== Your goal ==
Where the line containing "きちんと使いこなす！「単位」のしくみと基礎知識 [単行本]" appears below, begin there and reproduce each line exactly through the last one, omitting pictures.

== Material provided ==
----

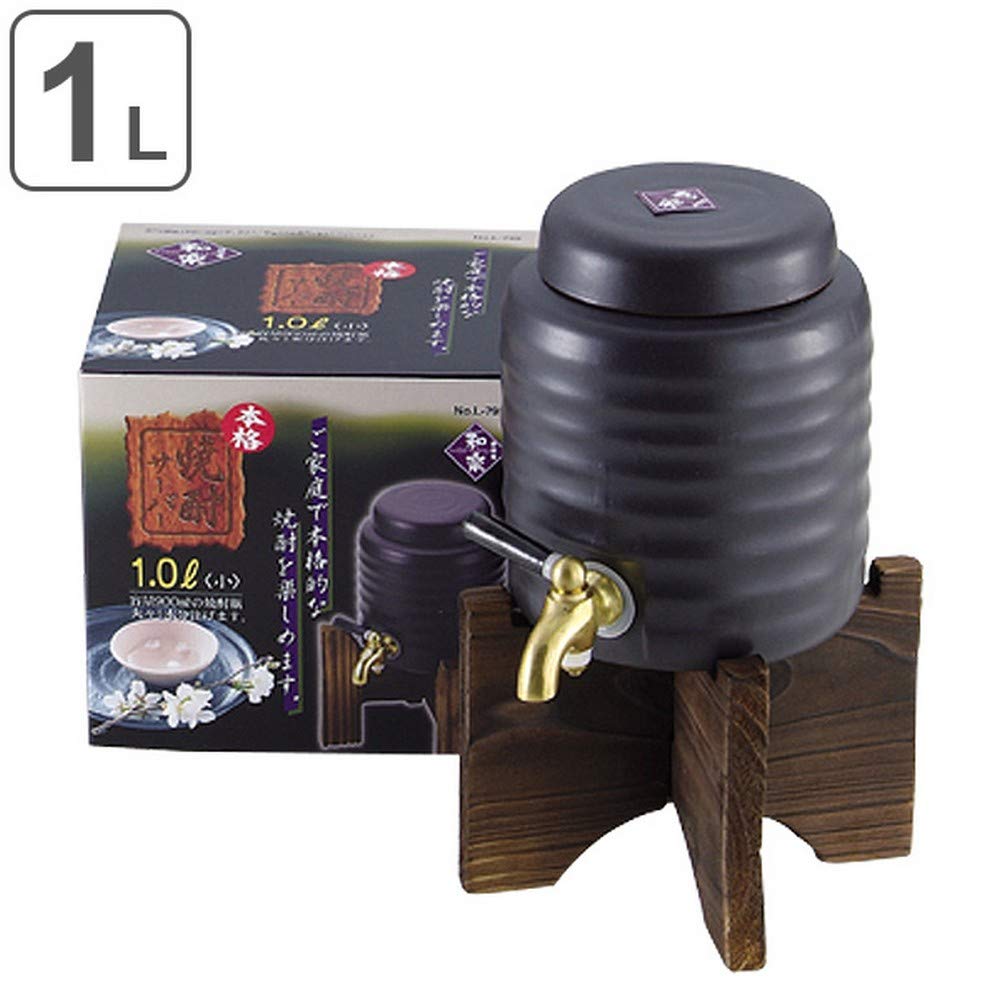 Amazon.com | JapanBargain 1922, Ceramic Shochu Server Cold Sake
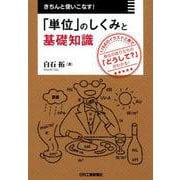 きちんと使いこなす！「単位」のしくみと基礎知識 [単行本]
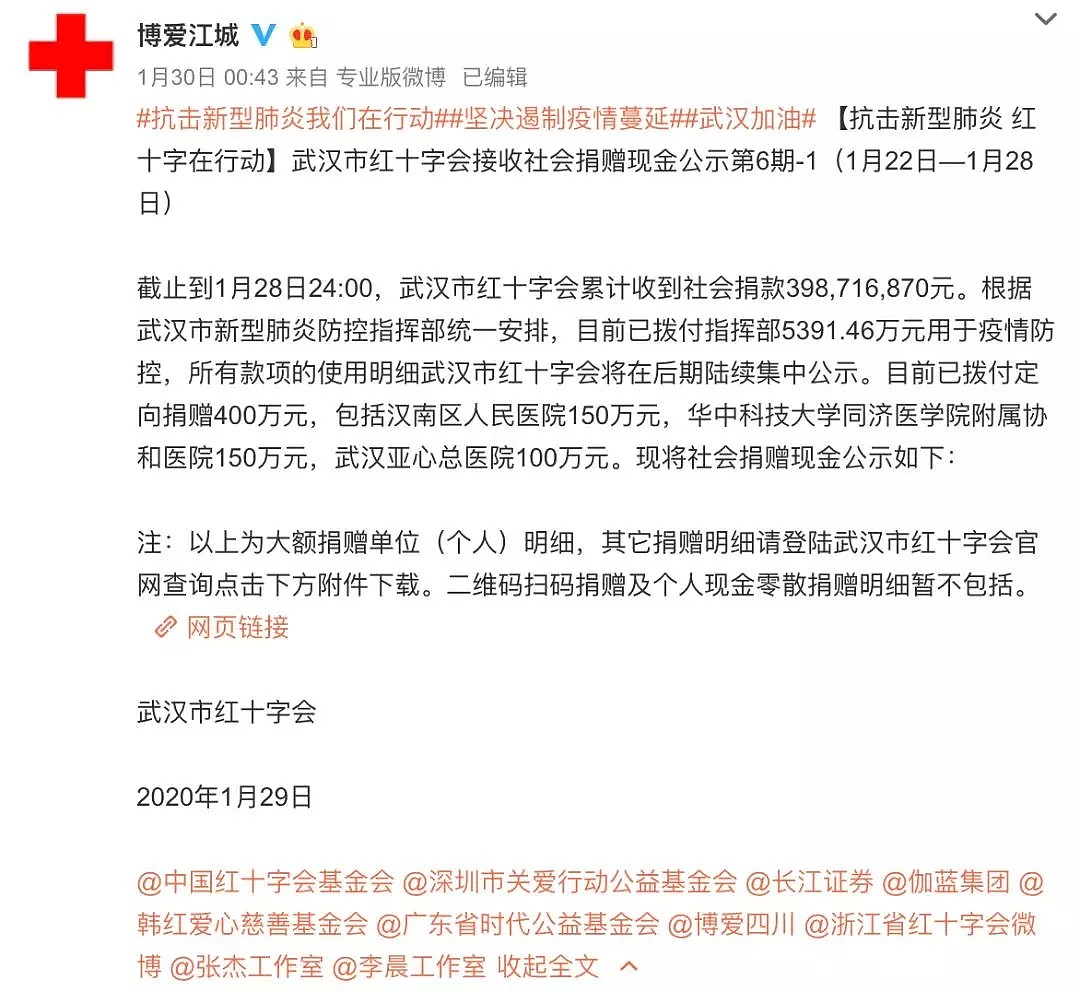 武汉红十字会背后:12名员工 月均工资福利2.3万!（组图） - 3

----

== Result ==
 きちんと使いこなす！「単位」のしくみと基礎知識 [単行本]
 武汉红十字会背后:12名员工 月均工资福利2.3万!（组图） - 3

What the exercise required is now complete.